Former U.S. Secretary of Energy Ernest Moniz capped the first half of a two-day commemoration of the first sustained nuclear chain reaction achieved at the University of Chicago 75 years ago this week.
Moniz detailed the complex challenges posed by nuclear weapons in the current global security landscape as well as continued ways to harness benefits from nuclear technologies.
In his current work heading the nonprofit Nuclear Threat Initiative, Moniz said, he’s focusing on practical steps toward managing risk and reducing threats. “It is for us to think clearly about those, and to work at solutions to be ready when the opportunity appears,” said Moniz, a physicist and professor emeritus at the Massachusetts Institute of Technology who served as energy secretary from 2013 to January 2017.
Moniz’s talk concluded a half-day exploration through discussions and art of the legacy of Chicago Pile-1, the experiment on Dec. 2, 1942 that produced the first controlled chain reaction.
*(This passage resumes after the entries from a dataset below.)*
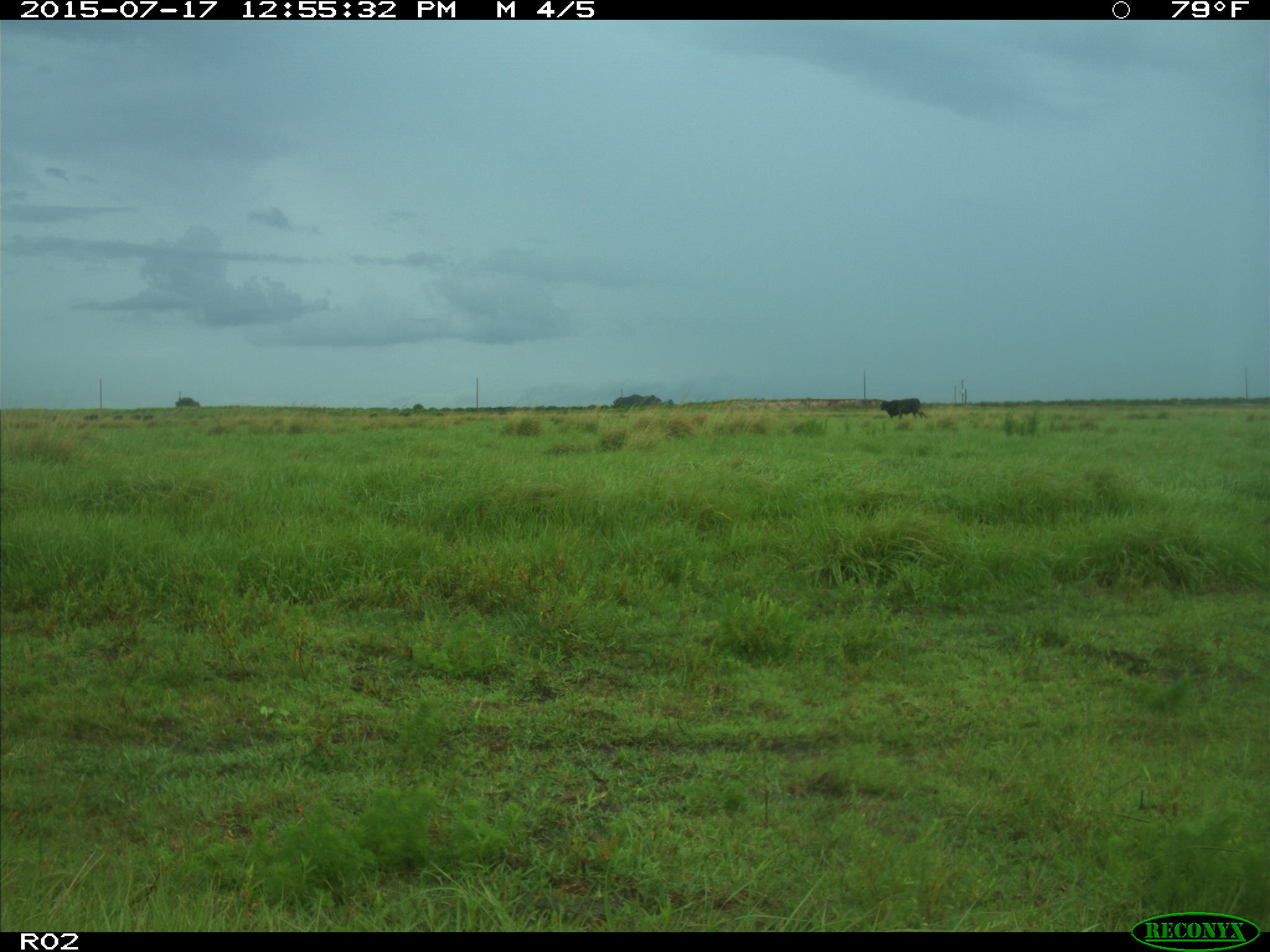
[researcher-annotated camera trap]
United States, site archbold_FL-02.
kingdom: Animalia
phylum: Chordata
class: Mammalia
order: Artiodactyla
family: Bovidae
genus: Bos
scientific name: Bos taurus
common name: domestic cow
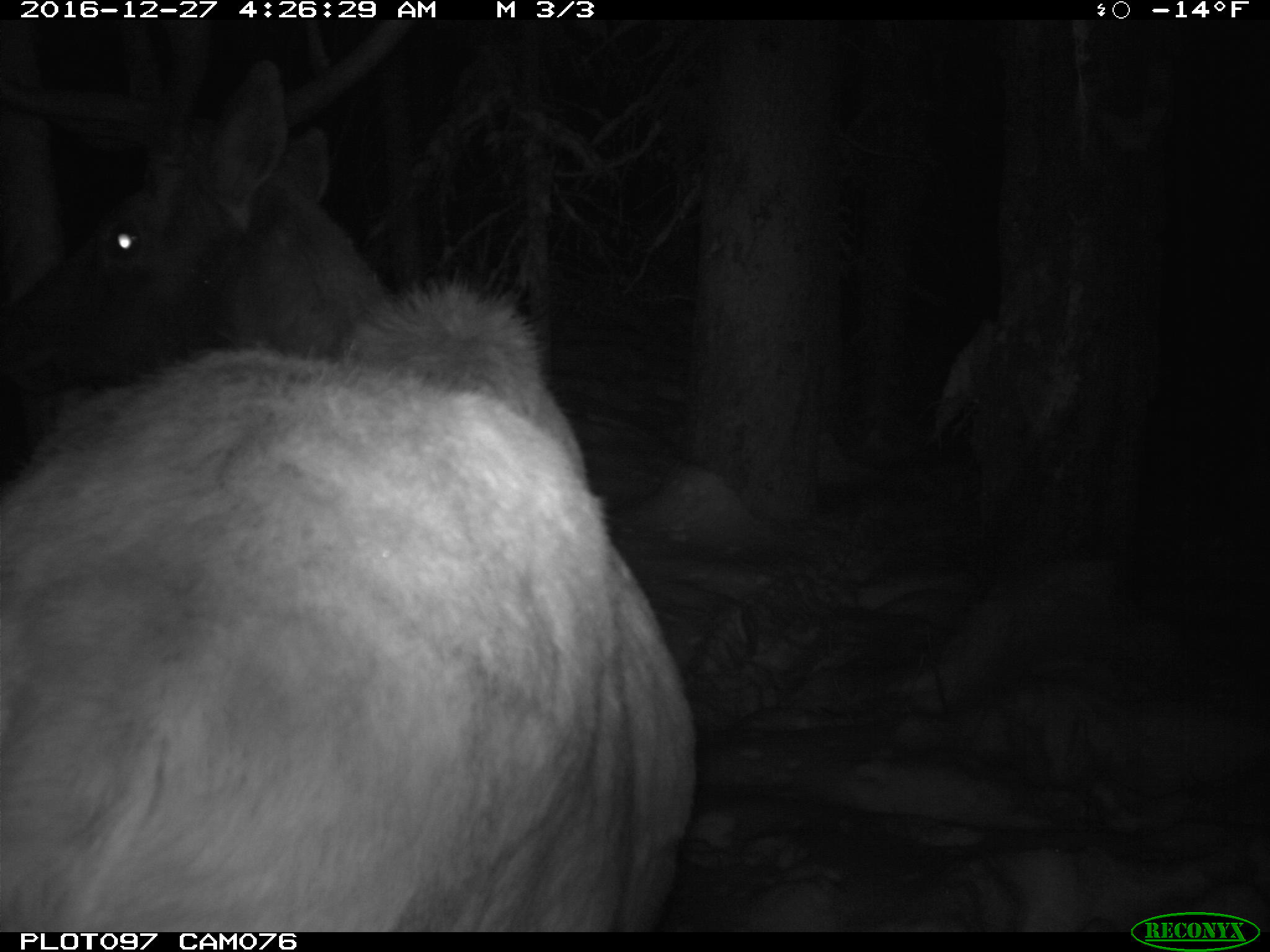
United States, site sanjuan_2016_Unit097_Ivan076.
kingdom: Animalia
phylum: Chordata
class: Mammalia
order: Artiodactyla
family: Cervidae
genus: Cervus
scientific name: Cervus elaphus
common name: red deer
Augusta Read Thomas, University Professor of Composition, debuted a work written for the commemoration, “Plea for Peace,” a five-minute wordless arrangement for soprano and string quartet. Civil rights attorney and former WBEZ talk show host Gretchen Helfrich moderated three panels on different aspects of the nuclear legacy, in which experts discussed what nuclear energy could offer the fight against climate change, the greatest threats from nuclear weapons to world security and the evolving field of nuclear medicine.
“It was a very interesting event—it really helped lay out how we need to decide what to do with the technology as we go forward,” said Jared Kerman, a second-year student in the College. “I think it’s really emblematic of the commitment to rigorous inquiry here at the University, that we don’t talk about nuclear’s incredible benefits to humanity without also discussing the consequences.”
As energy secretary, Moniz oversaw stewardship of the nation’s nuclear weapons and national laboratories as well as helping to broker the 2015 agreement to halt Iran’s path toward developing nuclear weapons.
He said creativity and open dialogue were both key toward continuing to reduce risk from nuclear proliferation: Many aspects of the Iran agreement were novel, and could form a basis for future agreements with other countries with nuclear aspirations.
But given the right course, nuclear technology also could play a role in alleviating another existential threat to humanity, Moniz said: climate change. He called for testing innovative ideas in nuclear energy. “We’ve got to find out if that dog hunts,” he said of new concepts in advanced nuclear energy, such as “small modular reactors”—small-sized enclosed reactors that may offer security, cost and economic advantages over full-sized plants.
The CP-1 commemoration will conclude Dec. 2 with a day of arts programming, including a pyrotechnic artwork piece by internationally renowned artist Cai Guo-Qiang, followed by a 28-minute piece for carillon entitled “The Curve is Exponential,” by UChicago PhD candidate Ted Moore, which will be performed by University Carillonneur Joey Brink.
Saturday’s events also will include a movement piece by Emily Coates, choreographer and adjunct professor at Yale University; Young-Kee Kim, the Louis Block Distinguished Service Professor and chair of the Department of Physics; and Sam Pluta, assistant professor of composition; as well as new music by PhD candidate Ted Moore, Amelia Kaplan, PhD, Clifton Callendar, PhD, and graduate student Kevin Kay; and a performance by the University Symphony Orchestra.